2) By their definition, SS1 and SS2 were also "shooters" and this doesn't necessarily mean anything bad for anyone.
3) This game is a lot different from SS1 and SS2, focusing more on typical "shooter" elements than those. Pretty unlikely, but would be pretty unfortunate. Possibly true to SOME extent.
I'm guessing that 3) might be true to SOME extent (since it seems to be the trend these days to make things appeal to the casual gamer more), but it's probably more a case of someone using simplified semantics with the press in order to make for good PR.
I'm pretty sure that Ken posted here specifically that referring to the game as a shooter is mostly a marketing thing. The average gamer wouldn't know what to think of terms like "RPG/Shooter Hybrid", and since more people play shooters than RPG's, it makes more sense to market it as a shooter.
I would say that the evolution of the corridor shooter is not due to any hardware limitations but due to design and playtest limitations.
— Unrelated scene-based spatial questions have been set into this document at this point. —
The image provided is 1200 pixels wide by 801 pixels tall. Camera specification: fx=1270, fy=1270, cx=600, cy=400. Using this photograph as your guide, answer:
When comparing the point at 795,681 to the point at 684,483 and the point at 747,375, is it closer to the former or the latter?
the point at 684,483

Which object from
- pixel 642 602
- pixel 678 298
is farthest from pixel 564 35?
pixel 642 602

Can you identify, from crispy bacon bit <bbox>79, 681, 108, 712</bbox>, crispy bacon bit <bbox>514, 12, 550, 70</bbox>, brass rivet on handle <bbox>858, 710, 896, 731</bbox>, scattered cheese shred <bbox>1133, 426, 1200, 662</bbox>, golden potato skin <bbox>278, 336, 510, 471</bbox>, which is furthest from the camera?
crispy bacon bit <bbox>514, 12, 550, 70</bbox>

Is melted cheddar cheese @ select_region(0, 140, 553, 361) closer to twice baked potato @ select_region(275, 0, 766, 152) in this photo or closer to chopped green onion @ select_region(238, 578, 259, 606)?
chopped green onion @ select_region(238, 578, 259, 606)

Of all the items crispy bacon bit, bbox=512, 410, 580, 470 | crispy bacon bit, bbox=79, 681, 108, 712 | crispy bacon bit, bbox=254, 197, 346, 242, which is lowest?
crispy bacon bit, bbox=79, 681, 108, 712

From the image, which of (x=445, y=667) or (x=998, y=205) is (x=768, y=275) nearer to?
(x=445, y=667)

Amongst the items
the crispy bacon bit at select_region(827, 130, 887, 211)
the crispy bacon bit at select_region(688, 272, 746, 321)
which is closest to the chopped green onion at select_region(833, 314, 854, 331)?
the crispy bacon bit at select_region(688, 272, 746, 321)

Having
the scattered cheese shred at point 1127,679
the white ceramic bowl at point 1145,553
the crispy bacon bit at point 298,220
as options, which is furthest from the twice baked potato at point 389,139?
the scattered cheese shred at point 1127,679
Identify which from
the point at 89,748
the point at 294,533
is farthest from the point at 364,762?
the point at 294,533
A 'modern' fps will generally have a more developed story than an earlier, less linear one, and one consequence of that is that it is far more difficult to spoonfeed the player the story in a 'correct' order if you have any significant non-linearity. This is also true for gameplay, compare the progression of enemies in FEAR or even SS2 (grunts->midwives->rumblers; and SS2 is hardly a corridor shooter) with what you would expect in Oblivion if it didn't use level scaling. And the linearity also makes play testing far more easy- effectively you can drop the player into any situation when testing and get a close approximation of the experience a 'normal' player would get.
In other words, a corridor shooter lets a developer give an (apparently) good story with easier level development and easier playtesting while a non-linear one makes all those factors more difficult.
Hopefully any discussion of corridor shooters with respect to Bioshock is totally spurious...
Amusingly, comments threads in game sites after one of these interviews is reported/posted are, in just about every case, littered with people going "A shooter!? Well, I've lost interest in this one. I was hoping for something like Deus Ex".
I suppose the hope in all this was the Madden crowd would read 'shooter' and not read much further. Dunno if they expected the core audience to do the same thing.
They probably expected that the core audience would be excited for a new shock game, no matter what they decided to call it.
I wonder how much of an RPG it is at all really, it's something that fans have assumed based on either the fact that Ken called it that in its early stages or a belief that Irrational wouldn't do anything else. We know that the game has evolved over its development, not just the setting but the gameplay too, for example the AIs were originally non-human creatures. Why is it so hard to accept that they shifted the core design from an RPG with action elements to a shooter with RPG elements? Every time the mention of Shooter 2.0 comes up we go "hah, still calling it shooter eh, wink wink, we know better". I have a feeling people are going to be very disappointed when the game comes out because they thought it'd have all the staples of RPGs.
It really is a matter of expectation not only for the general public but the fans themselves; I like the idea that Irrational do seem to be bringing aspects of other genres to the shooter to show people how to move FPS' forward, rather than creating a game in one genre and claiming it belongs to another.
How much of an RPG was SS, SS2, DX, or DX:IW? Which elements of RPG'ness are in issue for you? We know we're getting character upgrades (and, for that matter, weapon upgrades). I'm pretty sure I recall hearing a linear plot. We don't know for sure how complex the system is; I'm honestly guessing from what I've seen that it's not as complex as SS2 but more complex than DX:IW. Nor are we likely to see the level of NPC interaction that was in the DX games, if there's even really any at all (beyond the SS2 level of listening to set sound-pieces).